Anne Rochette n’abuse pas des expositions. Celle-ci est la première dans une galerie parisienne depuis 2004. Ce délai excessif a cependant un avantage : l’œuvre de la sculptrice est ici montrée dans la diversité de ses formes et techniques. Le corps en est le sujet principal, tantôt explicitement figuré, tantôt concentré en peu de volumes. De la première solution relève sa terrible Penthésilée #II, torse et hanches de douce terre cuite blanche déchirés par une longue plaie écarlate verticale et hissés sur des tréteaux comme pour un supplice. En relève aussi De mes seules mains (pour ma mère), allégorie du deuil en deux bras pendants et deux mains vides. Ou, dans une tonalité moins tragique, L’Ane (autoportrait), où une tête d’âne est placée sur un buste féminin, stèle entre autodérision et revendication qui aurait plu à Louise Bourgeois (1911-2010).
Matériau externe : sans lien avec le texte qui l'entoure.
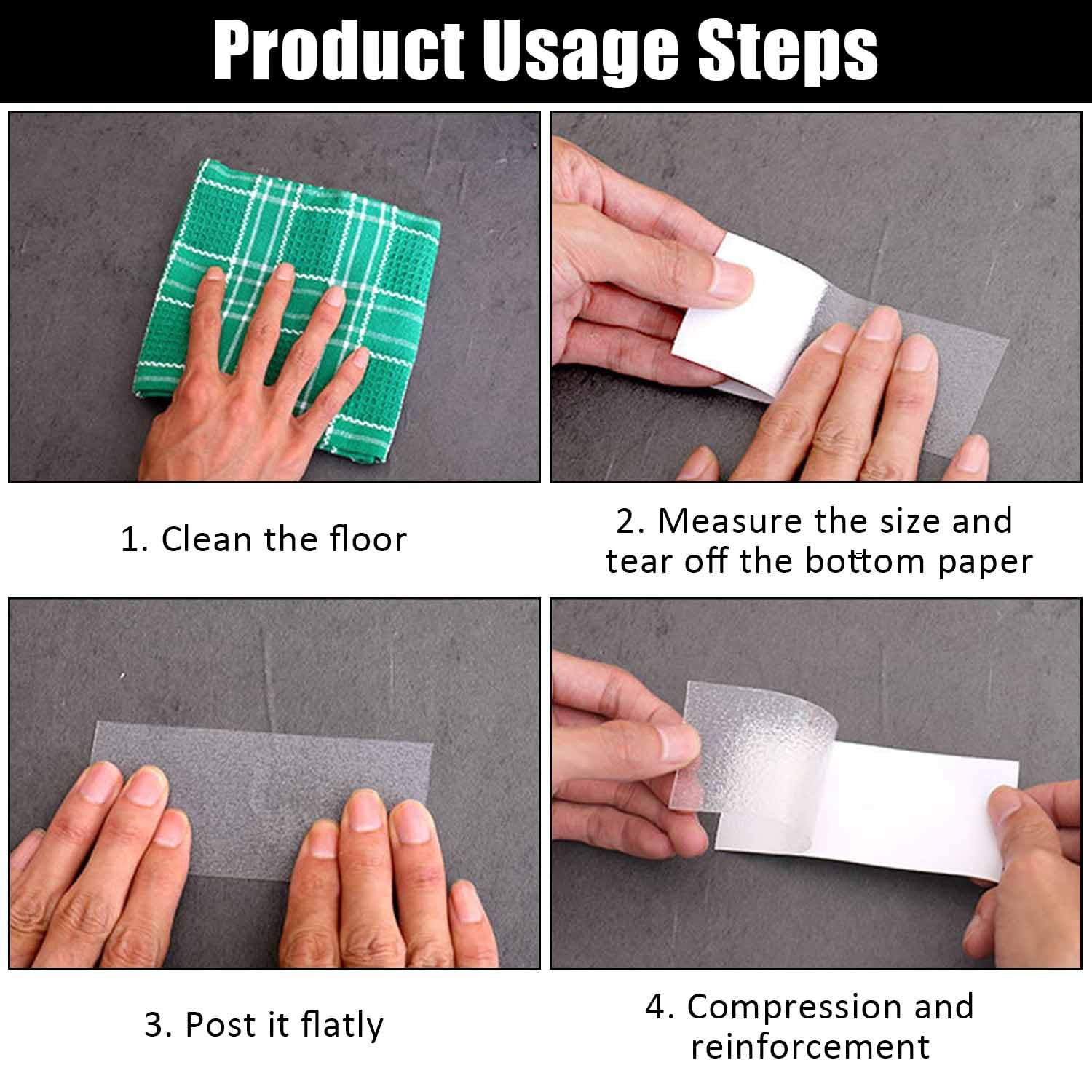 Product Usage Steps

1. Clean the floor

2. Measure the size and tear off the bottom paper

3. Post it flatly

4. Compression and reinforcement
Plus proches d’une abstraction biomorphique classique, née avec Brancusi et Arp, masques ou médaillons font apparaître des visages sur les murs. Ces œuvres se distinguent par leur présence à la fois impérieuse et silencieuse. S’y ajoutent des aquarelles aux motifs entre organique et végétal, magnifiés par leurs couleurs.

« Présentes ». Galerie Idéale, 11, rue d’Athènes, Paris 9e. Jusqu’au 14 mars, du mardi au samedi de 14 heures à 19 heures.